For the first ten years I owned the property, my back yard was an ordinary lawn of St. Augustine with fairly low ecological value.
The first pond was small, but it turned its corner of the back yard into a Grand Central Station of biodiversity in its first year of existence.
By the end of the summer, there were hummingbirds and blue dragonflies chasing each other overhead and everything from owls to possums coming for a drink.
So far, the pond has remained healthy year after year, with clear water and populations of freshwater shrimp, clams, mosquitofish, water weeds, and multiple species of tadpoles.
The ecology appears to be self sustaining in all but one regard, and that is how rapidly the aquatic and semi-aquatic plants grow.
The only tasks I have to perform are keeping the plants dug out as needed and raking out leaves in the fall.
The only serious regret I have was not making the pond larger, and so in 2020 I decided to dig a second pond about 25 feet away, just up the terrace from the first pond.
I figured this would help population dynamics, which tend to crash when populations are too small.
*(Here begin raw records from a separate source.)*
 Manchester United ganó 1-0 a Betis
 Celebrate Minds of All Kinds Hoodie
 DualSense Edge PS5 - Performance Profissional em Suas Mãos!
The frogs would mix between ponds on their own, and I could manually transfer mosquitofish and shrimp each year.
New Pond Design
For this new pond, I updated the design of the pond in two important ways:
First, I blended my own concrete mix from polymer-fortified mortar and gravel instead of using ordinary concrete.
The first pond used ordinary concrete, and it leaks through the bottom as designed but more than desired.
(I thought the first pond needed to leak some to be empty enough to contain storm surges coming from my house’s gutter downspout.)
But the water level stays lower than necessary during dry seasons.
That’s why I used a hydraulic concrete made from polymer-fortified mortar for the second pond.
The second change I made for the pond design was to have a distinct plant shelf all the way around the main bowl of the pond.
This ensures a lush littoral zone, which is important for frogs and salamanders being to sneak in and out of the pond without being spotted by predators.
Rapidly Established
Note that all of the aquatic plant species shown in the photo above were established in the first year: duckweed, elodea, pennywort, katniss (duck potato), pickerelweed.
As was the case of the first pond, the second pond was dug an concreted and filled and colonized in less than 90 days.